I’ve been reading through some of Mike Ash’s blog posts, and this one in particular got me really excited. OK, so they all got me excited, but this one’s really awesome. It discusses new features Apple added to Grand Central Dispatch in Lion and iOS 5. Previously, you created dispatch queues with the C function dispatch_queue_create(const char *label, dispatch_queue_attr_t attr), where attr was always NULL so Apple could “Add Support Later” for additional options. I figured this was typical C-style future-proofing just in case, but it looks like they were actually plannon on something.
I won’t get into the details, but sufficed to say, the new features are awesome. They’ve actually solved issues I’ve had with GCD and I can’t wait to use them. (If you don’t know how revolutionary dispatch queues and GCD are for a language based in C, imagine Lisp-level serenity with the ability to actually accomplish useful tasks).
Here’s the thing. This is a language feature designed so programmers don’t have to know or think about threads in order to write concurrent programs. But in order to effectively use the new attribute options, you need to have an understanding of thread safety. It’s kind of a catch-22.

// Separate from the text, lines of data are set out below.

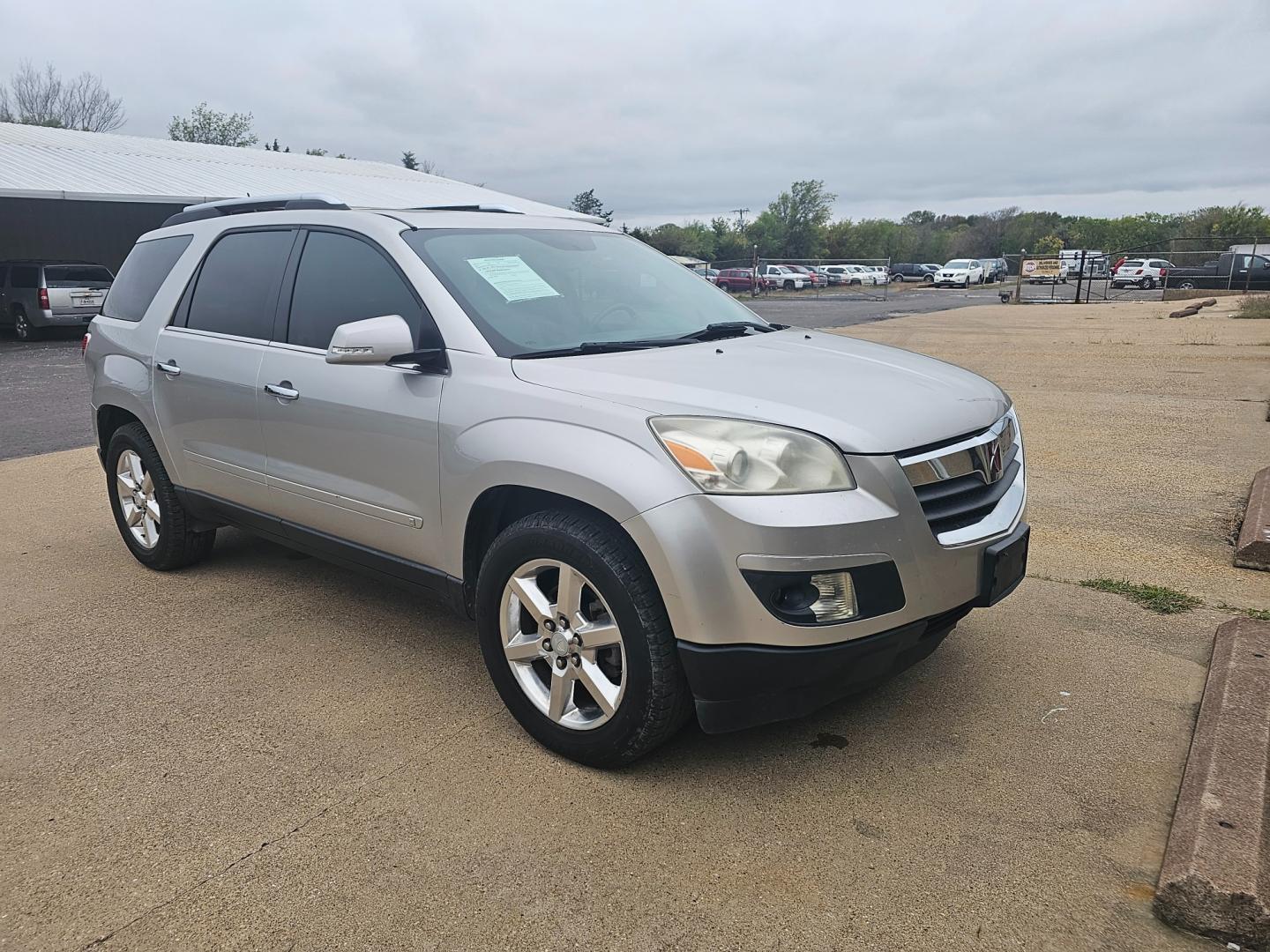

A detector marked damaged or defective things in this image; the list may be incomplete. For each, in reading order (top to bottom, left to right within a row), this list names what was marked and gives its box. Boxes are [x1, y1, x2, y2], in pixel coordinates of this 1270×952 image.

concrete crack [75, 705, 505, 949]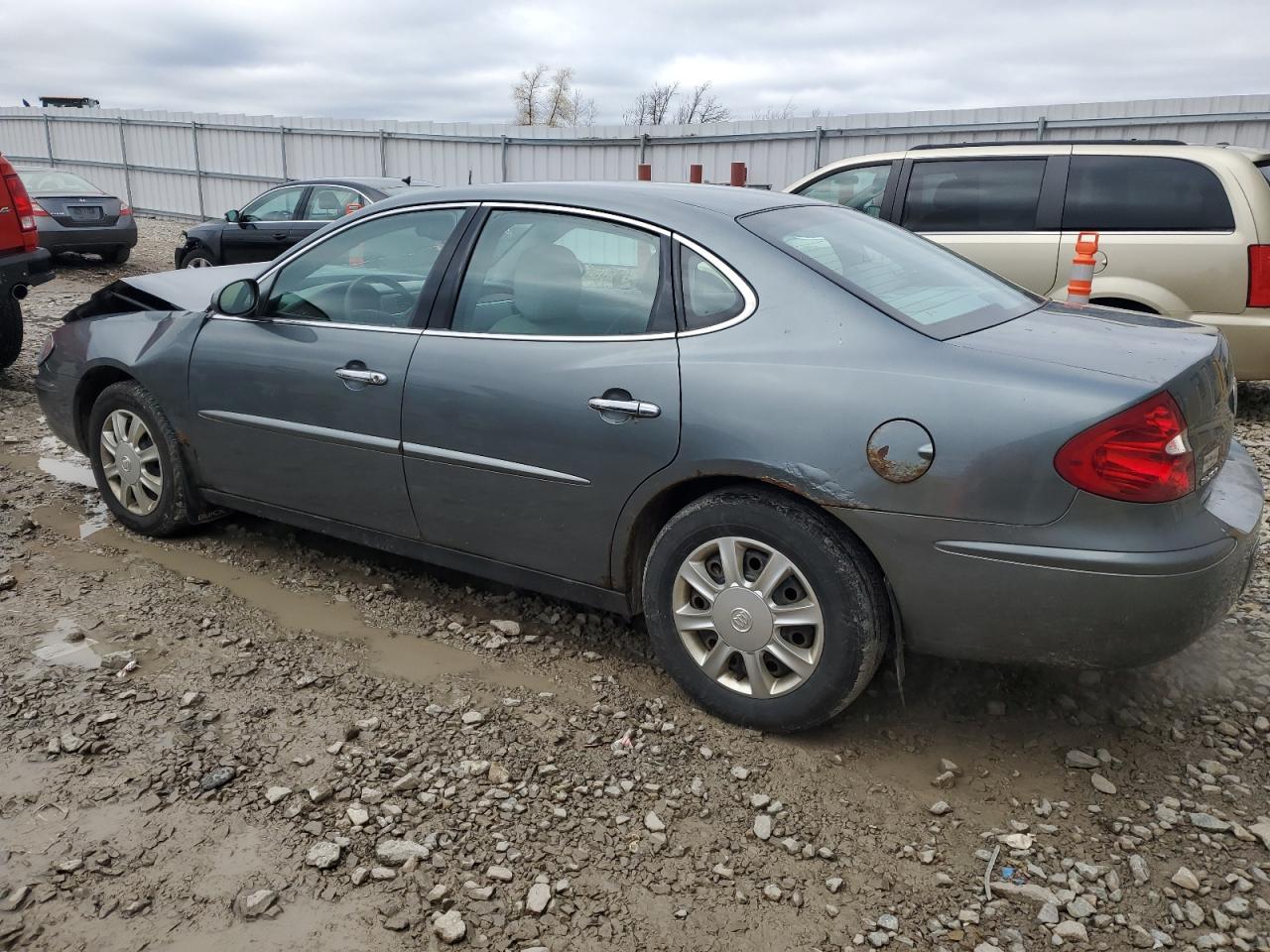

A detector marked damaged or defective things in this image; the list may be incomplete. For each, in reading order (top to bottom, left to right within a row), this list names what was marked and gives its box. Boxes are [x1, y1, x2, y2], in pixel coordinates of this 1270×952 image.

crumpled hood [121, 262, 268, 310]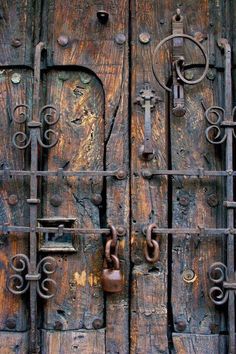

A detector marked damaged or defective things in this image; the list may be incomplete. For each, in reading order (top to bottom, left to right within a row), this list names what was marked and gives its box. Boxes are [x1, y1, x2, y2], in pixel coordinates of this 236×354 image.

rusty padlock [102, 254, 123, 294]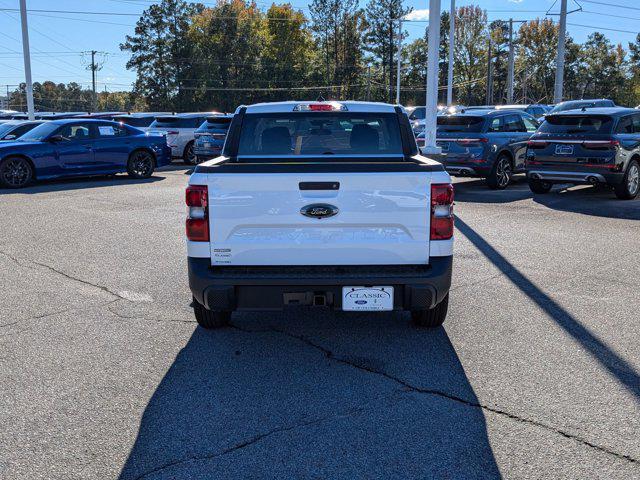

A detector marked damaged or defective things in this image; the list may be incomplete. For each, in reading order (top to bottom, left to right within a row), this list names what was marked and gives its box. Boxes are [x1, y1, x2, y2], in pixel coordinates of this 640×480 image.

crack in asphalt [128, 412, 350, 480]
crack in asphalt [262, 326, 636, 464]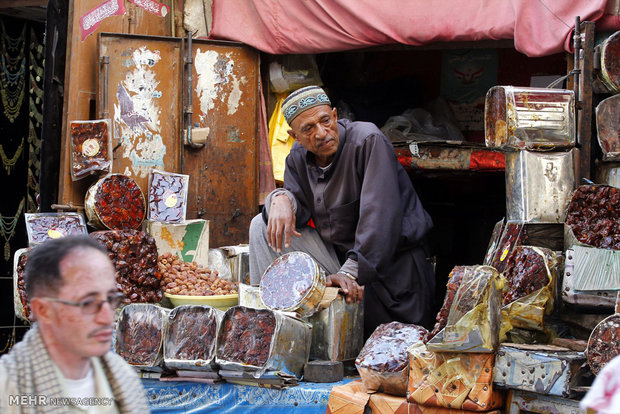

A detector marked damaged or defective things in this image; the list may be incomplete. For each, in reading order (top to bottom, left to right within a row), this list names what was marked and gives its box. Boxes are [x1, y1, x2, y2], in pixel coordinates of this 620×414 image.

rusted metal panel [57, 0, 174, 207]
rusted metal panel [97, 33, 182, 193]
peeling paint on door [113, 45, 167, 176]
peeling paint on door [195, 50, 243, 120]
rusted metal panel [182, 39, 260, 246]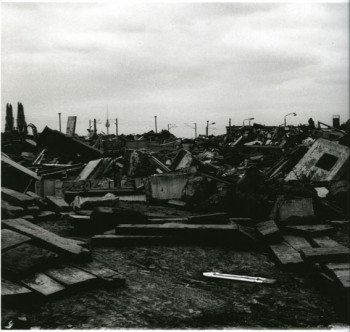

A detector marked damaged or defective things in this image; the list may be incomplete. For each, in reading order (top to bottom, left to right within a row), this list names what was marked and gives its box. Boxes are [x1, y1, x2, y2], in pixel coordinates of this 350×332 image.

This isn’t the only case. With the new Automatic Reference Counting Apple introduced into the LLVM 3.0 compiler, I don’t have to write retain/release code because the compiler does it for me. They’ve written a compiler so that programmers don’t have to know about manual memory management, but in order to use it properly, programmers have to adhere to naming conventions and protocols, so they end up having to know about retain/release even if they never use it.

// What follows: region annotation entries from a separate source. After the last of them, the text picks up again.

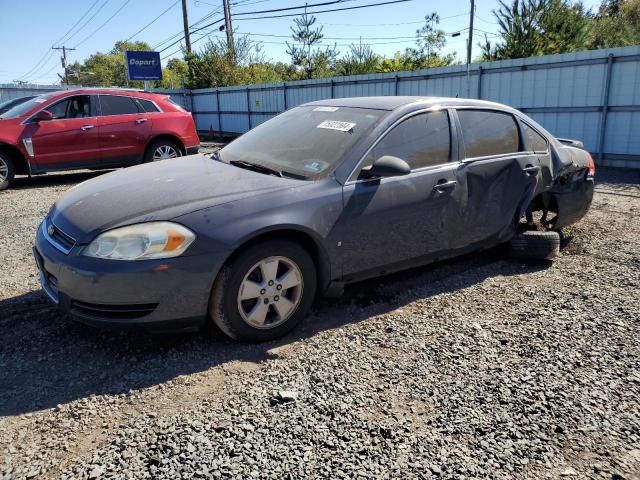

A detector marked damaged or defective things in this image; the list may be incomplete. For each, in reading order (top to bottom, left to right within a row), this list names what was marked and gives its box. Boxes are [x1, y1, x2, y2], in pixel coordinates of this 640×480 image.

exposed tire [145, 138, 182, 162]
exposed tire [210, 239, 318, 342]
damaged gray sedan [35, 96, 596, 342]
exposed tire [510, 231, 560, 260]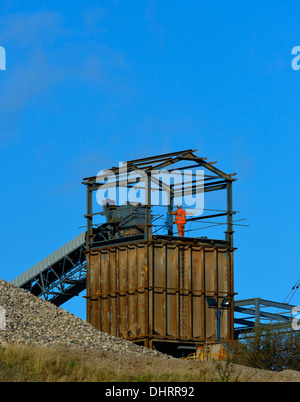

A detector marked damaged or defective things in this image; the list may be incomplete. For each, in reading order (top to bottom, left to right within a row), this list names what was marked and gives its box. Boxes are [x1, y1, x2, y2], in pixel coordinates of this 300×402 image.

rusty metal panel [85, 239, 233, 346]
rusty steel hopper [85, 239, 234, 352]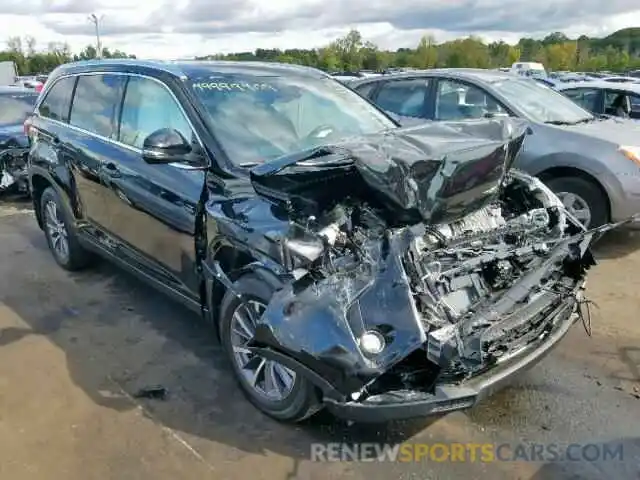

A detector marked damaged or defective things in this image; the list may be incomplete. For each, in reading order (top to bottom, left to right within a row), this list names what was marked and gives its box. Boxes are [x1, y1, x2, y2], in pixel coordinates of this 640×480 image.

severely damaged suv [26, 59, 616, 420]
crumpled hood [251, 118, 528, 227]
collision damage [202, 119, 624, 420]
vehicle frame damage [206, 119, 632, 420]
crushed front end [240, 118, 620, 422]
damaged bumper [322, 298, 576, 422]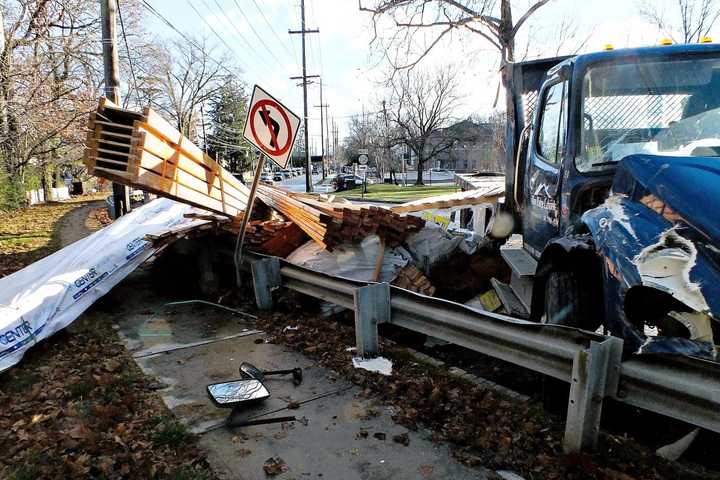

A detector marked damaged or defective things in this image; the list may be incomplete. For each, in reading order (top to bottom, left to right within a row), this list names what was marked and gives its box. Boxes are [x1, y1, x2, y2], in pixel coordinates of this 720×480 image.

crashed vehicle [492, 43, 720, 358]
damaged truck cab [498, 43, 720, 356]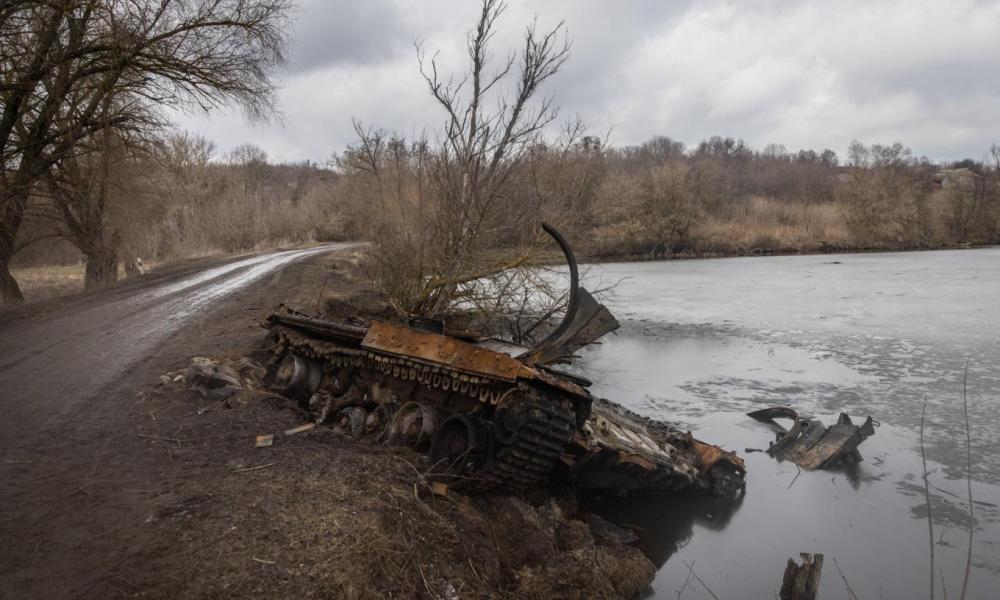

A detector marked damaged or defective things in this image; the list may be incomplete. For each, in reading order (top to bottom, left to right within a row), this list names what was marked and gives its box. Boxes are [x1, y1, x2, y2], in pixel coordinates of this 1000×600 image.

This is common outside of Objective-C, too. I guess this is why we had to learn things like assembler (or, some would argue, C) in school even if some of us were going to write Ruby for the rest of our lives. Knowing about low-level semantics is enough to write good high-level code, even if you never use that knowledge directly.
For instance, if a programmer who knows about the implementation details of collections like lists, arrays, dictionaries/hash maps, and sets, then they can write more efficient code around them.
All of programming is pretty much a catch-22, I guess. Nothing highlights this fact more than learning about new programmer language features.